■ Textauszug
|---|

Zwischenbericht

(Ergänzung zum Jahresbericht vom September 2000)

Nepal, September bis Dezember 2000


(Dieser Bericht ist nur eine Ergänzung. - Ihr solltet zunächst den Jahresbericht vom September 2000 gelesen haben.)


Kurz nachdem ich im September den letzten Jahresbericht verschickt hatte, flog ich wieder nach Nepal.
Für etwa einen Monat hatte ich viel Spaß mit vielen Kindern; und es wurden immer mehr ! Ich hatte "Urlaub" und saß meist im Hotel; erlaubte den Kindern, auch schon vormittags zu kommen. Und wenn ich nicht am Computer saß, genoß ich die Sonne auf der Dachterrasse oder spielte mit den Kindern. Aber als immer mehr Kinder kamen, wurde sogar deren Betreuung zur "Arbeit". Jeden Tag brauchte ich alleine 2-3 Stunden nur für das Wechseln von Pflastern, die Versorgung von Wunden, Krätze und anderem. Daneben Hausaufgabenhilfe; und immer wieder das Ausgeben von Heften und Schreibwaren; und die Buchhaltung dazu.
Briefe schreiben, mails und Computer-Arbeit erledigte ich meist erst nachts, wenn die Kinder schon schliefen. - Und alle andere Arbeit schob ich vor mir her - und genoß die Zeit.

|---|

■ Datensätze aus einer Datensammlung

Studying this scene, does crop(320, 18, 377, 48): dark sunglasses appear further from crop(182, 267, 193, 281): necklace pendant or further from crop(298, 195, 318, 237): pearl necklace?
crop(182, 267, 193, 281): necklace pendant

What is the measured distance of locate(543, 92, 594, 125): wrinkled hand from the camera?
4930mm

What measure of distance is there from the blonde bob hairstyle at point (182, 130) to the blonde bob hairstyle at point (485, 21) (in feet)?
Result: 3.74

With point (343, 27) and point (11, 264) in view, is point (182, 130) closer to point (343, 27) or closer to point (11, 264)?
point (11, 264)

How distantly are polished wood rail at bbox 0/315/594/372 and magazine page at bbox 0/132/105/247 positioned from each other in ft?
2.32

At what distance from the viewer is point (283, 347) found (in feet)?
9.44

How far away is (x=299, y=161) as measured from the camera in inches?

|---|

■ Aufgaben
**a)** Aus welchem Grund wurde laut dem Zwischenbericht aus Nepal sogar die Betreuung der Kinder zur „Arbeit“? Beantworte dies in ein bis drei Sätzen.
**b)** Setze den Zwischenbericht aus Nepal nach seinem letzten Satz fort.

■ Erwartete Antworten
**a)** Der Grund war, dass immer mehr Kinder kamen. Allein das Wechseln von Pflastern und die Versorgung von Wunden, Krätze und anderem kosteten täglich 2–3 Stunden. Hinzu kamen Hausaufgabenhilfe, die Ausgabe von Heften und Schreibwaren sowie die zugehörige Buchhaltung.

**b)**
Viele Stunden verbrachte ich damit, die im Sommer in Indonesien eingerichtete Datei mit den "Akten" aller Kinder zu aktualisieren und auf den neuesten Stand zu bringen: Zu jedem Kind Namen und Arbeit der Eltern; wo er/sie wohnt oder lebt, die schon seit Jahren gesammelten Informationen zur schulischen, medizinischen, zahnmedizinischen und privaten Geschichte; und zu jedem Kind über die Videokamera ein aktuelles Paßbild. (Inzwischen sind dort über 180 Kinder, Jugendliche und erwachsene Ex-Kinder erfaßt. - Und das sind nur die, zu denen ich noch Kontakt habe!)

Gegen Ende Oktober mußte ich dann aber doch wieder zum "normalen Programm" zurückkehren; die Kinder durften erst ab 13 Uhr kommen. Denn die Zeit nach dem gemeinsamen Frühstück brauchte ich für meine eigene Arbeit, um Hotels und Agenturen zu besuchen, und alles für die Gruppen vorzubereiten.

Im November hatte ich genug zu tun: 2 Gruppen (von denen ich die eine fast vier Wochen lang begleitete; - die andere leitete Mahesh) und mehrere Einzelgäste (für die ich nur Hotels, Inlandsflüge u.a. buchte).
Ganz besonders freute mich, daß nach all den Jahren endlich auch mein Bruder einmal nach Nepal kam - und daß seine Reise so lag, daß ich vor und nach meinen Gruppen und vor und nach seinem Trekking die Tage in Kathmandu mit ihm und seinen Freunden verbringen konnte.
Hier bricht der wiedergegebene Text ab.